(Entries taken from a collection)
☆ ☆ ☆ ☆
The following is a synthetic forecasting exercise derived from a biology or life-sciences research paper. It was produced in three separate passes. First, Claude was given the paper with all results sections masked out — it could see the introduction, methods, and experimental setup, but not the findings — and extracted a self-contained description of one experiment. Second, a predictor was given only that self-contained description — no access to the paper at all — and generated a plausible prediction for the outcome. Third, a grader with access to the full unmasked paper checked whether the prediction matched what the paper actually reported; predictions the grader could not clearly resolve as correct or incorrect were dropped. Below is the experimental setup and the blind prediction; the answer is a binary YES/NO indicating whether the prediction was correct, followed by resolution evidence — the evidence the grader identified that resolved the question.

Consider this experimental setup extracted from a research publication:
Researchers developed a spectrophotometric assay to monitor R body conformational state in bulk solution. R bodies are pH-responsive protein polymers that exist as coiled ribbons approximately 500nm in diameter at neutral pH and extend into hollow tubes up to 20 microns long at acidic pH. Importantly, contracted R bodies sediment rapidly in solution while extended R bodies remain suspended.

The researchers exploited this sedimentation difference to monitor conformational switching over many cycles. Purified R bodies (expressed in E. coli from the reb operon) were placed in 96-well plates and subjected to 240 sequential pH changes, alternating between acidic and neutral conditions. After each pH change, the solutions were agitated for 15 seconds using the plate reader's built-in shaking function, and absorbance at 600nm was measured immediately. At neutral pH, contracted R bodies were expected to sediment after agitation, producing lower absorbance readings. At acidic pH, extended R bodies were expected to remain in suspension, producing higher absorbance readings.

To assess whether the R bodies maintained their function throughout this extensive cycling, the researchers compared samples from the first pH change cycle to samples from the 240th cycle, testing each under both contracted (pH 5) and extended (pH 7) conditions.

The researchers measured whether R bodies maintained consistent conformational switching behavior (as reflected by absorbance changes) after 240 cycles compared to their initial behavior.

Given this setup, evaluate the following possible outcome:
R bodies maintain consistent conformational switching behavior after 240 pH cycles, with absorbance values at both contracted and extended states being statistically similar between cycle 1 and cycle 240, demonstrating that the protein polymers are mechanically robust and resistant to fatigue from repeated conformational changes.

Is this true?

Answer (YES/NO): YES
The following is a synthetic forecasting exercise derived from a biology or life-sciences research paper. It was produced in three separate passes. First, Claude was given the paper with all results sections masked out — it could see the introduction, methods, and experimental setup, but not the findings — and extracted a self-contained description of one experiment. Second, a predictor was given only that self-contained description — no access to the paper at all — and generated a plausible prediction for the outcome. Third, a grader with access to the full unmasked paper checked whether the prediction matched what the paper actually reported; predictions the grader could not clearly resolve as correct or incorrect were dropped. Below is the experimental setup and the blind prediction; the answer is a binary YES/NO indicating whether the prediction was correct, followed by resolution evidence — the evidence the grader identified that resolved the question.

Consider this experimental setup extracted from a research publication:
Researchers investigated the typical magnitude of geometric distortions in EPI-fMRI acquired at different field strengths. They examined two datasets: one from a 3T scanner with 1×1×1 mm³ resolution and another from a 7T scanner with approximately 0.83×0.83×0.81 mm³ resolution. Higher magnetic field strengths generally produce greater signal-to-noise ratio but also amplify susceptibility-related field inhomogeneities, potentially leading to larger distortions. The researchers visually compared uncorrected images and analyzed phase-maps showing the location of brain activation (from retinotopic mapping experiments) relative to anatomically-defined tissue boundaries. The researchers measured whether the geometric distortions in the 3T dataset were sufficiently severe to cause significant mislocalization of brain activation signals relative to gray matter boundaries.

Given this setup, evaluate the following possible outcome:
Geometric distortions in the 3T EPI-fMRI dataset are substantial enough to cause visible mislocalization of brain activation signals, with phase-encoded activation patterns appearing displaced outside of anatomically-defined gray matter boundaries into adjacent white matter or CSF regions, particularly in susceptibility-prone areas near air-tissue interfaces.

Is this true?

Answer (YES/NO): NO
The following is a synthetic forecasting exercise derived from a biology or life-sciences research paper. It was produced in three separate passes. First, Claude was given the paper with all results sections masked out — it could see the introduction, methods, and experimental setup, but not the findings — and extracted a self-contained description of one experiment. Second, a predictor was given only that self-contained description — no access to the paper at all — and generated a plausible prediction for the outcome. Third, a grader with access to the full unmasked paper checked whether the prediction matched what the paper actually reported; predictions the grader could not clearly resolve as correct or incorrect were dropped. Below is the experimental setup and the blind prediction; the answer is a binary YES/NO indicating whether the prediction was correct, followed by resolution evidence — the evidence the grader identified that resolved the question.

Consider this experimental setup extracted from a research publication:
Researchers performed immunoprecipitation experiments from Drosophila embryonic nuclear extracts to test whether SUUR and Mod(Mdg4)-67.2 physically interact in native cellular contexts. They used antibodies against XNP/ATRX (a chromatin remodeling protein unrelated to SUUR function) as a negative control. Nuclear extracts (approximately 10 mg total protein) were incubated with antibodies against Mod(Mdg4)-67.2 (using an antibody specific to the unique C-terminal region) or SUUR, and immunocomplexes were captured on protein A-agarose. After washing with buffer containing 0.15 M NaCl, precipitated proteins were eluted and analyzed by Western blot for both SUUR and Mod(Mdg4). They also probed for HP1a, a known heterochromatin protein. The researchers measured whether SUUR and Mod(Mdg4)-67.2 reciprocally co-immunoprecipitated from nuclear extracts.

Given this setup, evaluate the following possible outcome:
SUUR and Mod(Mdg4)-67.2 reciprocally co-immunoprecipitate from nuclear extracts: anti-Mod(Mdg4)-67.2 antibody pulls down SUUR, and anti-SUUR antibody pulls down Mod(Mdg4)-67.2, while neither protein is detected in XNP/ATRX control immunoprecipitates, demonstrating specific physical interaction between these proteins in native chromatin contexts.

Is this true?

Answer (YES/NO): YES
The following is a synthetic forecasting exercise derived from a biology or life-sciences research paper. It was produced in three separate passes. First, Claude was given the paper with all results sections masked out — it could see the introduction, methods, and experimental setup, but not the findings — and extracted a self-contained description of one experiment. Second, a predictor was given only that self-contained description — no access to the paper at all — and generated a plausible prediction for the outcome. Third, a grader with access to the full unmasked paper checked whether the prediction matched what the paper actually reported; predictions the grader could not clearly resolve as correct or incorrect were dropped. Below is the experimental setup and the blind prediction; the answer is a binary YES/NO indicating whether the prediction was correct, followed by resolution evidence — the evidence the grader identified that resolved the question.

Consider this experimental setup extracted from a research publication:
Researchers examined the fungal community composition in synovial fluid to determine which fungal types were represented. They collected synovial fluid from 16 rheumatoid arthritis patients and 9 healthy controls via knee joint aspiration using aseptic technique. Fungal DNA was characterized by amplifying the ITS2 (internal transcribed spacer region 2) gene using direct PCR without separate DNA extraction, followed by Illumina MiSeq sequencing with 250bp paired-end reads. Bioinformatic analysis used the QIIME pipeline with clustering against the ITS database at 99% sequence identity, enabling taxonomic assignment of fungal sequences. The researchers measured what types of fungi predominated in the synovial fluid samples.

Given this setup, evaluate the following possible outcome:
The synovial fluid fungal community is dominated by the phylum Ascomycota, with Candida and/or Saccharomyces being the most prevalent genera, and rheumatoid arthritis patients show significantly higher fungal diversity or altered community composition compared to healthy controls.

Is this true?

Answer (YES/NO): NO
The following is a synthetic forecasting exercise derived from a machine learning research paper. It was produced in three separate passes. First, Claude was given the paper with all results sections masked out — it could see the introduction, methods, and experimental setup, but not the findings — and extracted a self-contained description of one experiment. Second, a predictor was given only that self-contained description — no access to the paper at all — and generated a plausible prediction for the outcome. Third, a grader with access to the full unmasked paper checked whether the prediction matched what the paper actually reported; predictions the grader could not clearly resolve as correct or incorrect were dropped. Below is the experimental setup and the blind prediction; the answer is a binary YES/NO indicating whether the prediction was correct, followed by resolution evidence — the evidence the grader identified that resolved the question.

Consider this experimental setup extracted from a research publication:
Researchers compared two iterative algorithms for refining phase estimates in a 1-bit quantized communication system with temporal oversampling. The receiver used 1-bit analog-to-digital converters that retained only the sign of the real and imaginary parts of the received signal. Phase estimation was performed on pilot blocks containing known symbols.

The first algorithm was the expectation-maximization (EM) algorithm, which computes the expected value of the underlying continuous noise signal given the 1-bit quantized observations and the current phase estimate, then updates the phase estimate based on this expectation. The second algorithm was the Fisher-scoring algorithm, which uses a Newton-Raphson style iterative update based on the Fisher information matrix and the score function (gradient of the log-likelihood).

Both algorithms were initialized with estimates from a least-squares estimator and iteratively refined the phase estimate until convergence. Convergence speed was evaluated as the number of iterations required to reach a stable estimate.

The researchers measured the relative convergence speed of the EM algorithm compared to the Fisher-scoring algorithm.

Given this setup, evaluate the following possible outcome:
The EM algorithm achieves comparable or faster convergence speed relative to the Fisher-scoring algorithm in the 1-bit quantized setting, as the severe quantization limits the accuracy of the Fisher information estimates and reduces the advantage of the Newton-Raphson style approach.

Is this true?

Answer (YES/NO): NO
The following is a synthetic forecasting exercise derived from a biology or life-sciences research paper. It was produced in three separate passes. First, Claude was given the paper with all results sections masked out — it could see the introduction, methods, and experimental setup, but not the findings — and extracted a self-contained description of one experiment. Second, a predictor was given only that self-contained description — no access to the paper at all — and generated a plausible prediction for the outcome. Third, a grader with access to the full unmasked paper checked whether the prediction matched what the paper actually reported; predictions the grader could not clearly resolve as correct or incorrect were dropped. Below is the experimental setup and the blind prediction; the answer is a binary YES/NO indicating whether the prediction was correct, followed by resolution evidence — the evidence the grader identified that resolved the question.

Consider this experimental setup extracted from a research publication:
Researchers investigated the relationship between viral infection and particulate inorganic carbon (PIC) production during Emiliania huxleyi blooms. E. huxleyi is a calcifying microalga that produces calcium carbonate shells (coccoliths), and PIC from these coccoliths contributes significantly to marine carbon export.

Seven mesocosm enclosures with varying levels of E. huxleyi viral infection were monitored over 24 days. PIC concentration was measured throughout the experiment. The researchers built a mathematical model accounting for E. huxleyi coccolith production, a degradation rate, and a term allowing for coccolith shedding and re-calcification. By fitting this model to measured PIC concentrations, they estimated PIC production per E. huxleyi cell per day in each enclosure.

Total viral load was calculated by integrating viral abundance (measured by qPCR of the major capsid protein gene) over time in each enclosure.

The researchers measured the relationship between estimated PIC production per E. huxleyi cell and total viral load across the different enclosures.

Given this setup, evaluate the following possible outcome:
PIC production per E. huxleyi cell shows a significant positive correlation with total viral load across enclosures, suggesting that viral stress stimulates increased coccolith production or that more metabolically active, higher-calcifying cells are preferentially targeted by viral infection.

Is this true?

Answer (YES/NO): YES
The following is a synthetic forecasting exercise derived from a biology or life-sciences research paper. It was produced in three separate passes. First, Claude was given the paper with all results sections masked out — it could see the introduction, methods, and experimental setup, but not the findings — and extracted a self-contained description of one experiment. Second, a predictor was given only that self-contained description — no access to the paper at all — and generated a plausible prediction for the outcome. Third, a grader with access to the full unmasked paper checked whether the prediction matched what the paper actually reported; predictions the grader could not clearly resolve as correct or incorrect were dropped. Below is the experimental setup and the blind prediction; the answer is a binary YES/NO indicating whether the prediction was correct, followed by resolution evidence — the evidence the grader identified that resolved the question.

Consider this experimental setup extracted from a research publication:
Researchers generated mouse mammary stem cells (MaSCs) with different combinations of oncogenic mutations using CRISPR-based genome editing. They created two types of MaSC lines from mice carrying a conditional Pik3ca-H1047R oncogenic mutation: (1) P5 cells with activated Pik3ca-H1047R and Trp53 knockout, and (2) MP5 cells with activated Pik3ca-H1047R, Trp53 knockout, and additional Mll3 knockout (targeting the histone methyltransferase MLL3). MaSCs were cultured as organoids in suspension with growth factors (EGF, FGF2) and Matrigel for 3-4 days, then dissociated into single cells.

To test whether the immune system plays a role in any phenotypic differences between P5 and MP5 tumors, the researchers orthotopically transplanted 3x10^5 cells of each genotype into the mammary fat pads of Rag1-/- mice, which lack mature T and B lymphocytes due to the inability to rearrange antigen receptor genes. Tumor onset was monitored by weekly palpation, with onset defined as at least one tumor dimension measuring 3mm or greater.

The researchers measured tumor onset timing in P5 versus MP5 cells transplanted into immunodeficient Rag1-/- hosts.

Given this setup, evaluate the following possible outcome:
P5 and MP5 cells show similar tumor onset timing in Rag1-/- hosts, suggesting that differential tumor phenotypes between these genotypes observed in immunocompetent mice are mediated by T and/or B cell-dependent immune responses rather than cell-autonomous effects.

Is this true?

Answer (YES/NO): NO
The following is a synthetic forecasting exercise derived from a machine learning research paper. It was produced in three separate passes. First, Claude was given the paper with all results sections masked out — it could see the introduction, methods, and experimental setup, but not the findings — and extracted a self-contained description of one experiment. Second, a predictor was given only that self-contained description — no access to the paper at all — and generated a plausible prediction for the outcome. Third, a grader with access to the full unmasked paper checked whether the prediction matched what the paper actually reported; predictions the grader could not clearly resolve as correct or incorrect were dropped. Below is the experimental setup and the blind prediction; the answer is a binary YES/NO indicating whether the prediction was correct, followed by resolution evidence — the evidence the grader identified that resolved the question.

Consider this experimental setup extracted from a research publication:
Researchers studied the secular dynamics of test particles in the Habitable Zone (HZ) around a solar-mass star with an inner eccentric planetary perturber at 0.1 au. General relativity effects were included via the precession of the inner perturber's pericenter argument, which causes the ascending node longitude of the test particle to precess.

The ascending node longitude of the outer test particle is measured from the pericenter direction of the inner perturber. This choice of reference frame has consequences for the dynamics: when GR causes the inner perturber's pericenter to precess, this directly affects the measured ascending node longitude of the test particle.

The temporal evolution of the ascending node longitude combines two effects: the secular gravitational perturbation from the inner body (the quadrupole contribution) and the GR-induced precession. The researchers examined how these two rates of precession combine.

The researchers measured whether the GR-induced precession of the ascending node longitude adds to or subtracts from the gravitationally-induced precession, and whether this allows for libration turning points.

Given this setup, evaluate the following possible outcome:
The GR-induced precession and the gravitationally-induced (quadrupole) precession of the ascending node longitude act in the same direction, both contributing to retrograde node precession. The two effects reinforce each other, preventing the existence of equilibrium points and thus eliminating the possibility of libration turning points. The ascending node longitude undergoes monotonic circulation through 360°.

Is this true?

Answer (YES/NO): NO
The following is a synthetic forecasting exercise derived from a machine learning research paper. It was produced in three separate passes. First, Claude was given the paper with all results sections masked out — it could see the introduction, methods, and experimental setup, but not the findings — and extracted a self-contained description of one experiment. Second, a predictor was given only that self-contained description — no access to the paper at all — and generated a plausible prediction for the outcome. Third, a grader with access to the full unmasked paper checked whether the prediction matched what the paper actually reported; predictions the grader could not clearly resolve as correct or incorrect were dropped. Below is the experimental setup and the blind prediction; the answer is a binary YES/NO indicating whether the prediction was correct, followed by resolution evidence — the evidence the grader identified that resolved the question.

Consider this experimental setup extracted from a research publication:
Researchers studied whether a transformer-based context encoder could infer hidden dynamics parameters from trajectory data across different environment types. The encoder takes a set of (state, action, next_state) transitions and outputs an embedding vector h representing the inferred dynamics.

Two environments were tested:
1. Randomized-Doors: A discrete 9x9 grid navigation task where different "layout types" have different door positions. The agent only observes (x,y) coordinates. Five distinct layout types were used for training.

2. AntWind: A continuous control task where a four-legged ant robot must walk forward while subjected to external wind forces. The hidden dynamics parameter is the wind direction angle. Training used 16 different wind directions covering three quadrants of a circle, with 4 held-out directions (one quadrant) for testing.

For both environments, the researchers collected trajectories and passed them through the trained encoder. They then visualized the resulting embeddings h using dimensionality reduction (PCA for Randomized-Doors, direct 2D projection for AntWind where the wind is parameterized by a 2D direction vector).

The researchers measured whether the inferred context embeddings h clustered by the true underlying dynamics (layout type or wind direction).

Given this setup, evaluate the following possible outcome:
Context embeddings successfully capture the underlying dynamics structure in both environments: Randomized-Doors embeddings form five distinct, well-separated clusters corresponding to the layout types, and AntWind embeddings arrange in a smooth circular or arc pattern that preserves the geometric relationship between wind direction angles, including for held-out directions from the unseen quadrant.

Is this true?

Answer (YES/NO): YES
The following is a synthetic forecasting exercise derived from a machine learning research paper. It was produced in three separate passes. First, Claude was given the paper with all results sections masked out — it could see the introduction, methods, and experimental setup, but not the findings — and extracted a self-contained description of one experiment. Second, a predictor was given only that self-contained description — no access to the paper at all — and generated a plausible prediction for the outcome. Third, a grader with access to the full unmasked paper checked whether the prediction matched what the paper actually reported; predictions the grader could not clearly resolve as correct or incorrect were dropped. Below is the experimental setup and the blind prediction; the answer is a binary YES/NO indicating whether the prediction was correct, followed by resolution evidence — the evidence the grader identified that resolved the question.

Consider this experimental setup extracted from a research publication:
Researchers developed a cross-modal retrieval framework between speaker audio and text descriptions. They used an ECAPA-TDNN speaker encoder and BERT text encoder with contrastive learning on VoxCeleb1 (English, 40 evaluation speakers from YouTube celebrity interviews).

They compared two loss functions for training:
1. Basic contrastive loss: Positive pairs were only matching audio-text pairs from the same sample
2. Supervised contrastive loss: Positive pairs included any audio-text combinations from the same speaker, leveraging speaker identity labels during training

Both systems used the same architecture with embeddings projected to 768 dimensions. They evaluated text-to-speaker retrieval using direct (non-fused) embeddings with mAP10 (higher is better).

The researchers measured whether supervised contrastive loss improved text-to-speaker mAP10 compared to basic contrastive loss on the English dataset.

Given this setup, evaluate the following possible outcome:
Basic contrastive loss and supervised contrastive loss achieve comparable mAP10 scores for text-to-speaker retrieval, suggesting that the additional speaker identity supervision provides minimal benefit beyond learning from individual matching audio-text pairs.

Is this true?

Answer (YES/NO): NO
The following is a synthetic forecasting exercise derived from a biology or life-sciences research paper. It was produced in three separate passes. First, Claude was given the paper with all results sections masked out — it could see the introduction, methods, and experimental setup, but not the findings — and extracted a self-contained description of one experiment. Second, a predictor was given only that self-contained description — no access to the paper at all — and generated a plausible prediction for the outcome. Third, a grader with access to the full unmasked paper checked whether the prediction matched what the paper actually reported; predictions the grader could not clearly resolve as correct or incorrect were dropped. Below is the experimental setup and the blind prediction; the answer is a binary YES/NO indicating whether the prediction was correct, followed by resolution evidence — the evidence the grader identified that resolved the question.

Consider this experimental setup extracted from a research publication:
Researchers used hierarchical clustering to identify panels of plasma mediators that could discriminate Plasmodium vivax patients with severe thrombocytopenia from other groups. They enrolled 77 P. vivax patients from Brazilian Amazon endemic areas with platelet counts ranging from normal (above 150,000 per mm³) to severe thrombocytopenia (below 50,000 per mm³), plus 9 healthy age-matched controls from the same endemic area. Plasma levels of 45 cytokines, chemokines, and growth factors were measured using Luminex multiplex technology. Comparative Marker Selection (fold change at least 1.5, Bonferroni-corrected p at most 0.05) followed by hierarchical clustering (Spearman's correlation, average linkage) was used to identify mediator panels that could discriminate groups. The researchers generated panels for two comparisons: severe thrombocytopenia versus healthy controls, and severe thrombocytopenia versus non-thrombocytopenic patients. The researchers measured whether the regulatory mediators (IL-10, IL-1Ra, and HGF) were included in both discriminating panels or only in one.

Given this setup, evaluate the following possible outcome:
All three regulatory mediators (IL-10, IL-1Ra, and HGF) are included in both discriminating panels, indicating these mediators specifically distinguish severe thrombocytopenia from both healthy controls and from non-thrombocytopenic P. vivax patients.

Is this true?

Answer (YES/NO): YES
☆ ☆ ☆ ☆
* WHAT IS REQUIRED
Beginning at the top of the records above, transcribe each line exactly up to and including the line that holds "The researchers exploited".

* WRITTEN REPLY
The following is a synthetic forecasting exercise derived from a biology or life-sciences research paper. It was produced in three separate passes. First, Claude was given the paper with all results sections masked out — it could see the introduction, methods, and experimental setup, but not the findings — and extracted a self-contained description of one experiment. Second, a predictor was given only that self-contained description — no access to the paper at all — and generated a plausible prediction for the outcome. Third, a grader with access to the full unmasked paper checked whether the prediction matched what the paper actually reported; predictions the grader could not clearly resolve as correct or incorrect were dropped. Below is the experimental setup and the blind prediction; the answer is a binary YES/NO indicating whether the prediction was correct, followed by resolution evidence — the evidence the grader identified that resolved the question.

Consider this experimental setup extracted from a research publication:
Researchers developed a spectrophotometric assay to monitor R body conformational state in bulk solution. R bodies are pH-responsive protein polymers that exist as coiled ribbons approximately 500nm in diameter at neutral pH and extend into hollow tubes up to 20 microns long at acidic pH. Importantly, contracted R bodies sediment rapidly in solution while extended R bodies remain suspended.

The researchers exploited this sedimentation difference to monitor conformational switching over many cycles. Purified R bodies (expressed in E. coli from the reb operon) were placed in 96-well plates and subjected to 240 sequential pH changes, alternating between acidic and neutral conditions. After each pH change, the solutions were agitated for 15 seconds using the plate reader's built-in shaking function, and absorbance at 600nm was measured immediately. At neutral pH, contracted R bodies were expected to sediment after agitation, producing lower absorbance readings. At acidic pH, extended R bodies were expected to remain in suspension, producing higher absorbance readings.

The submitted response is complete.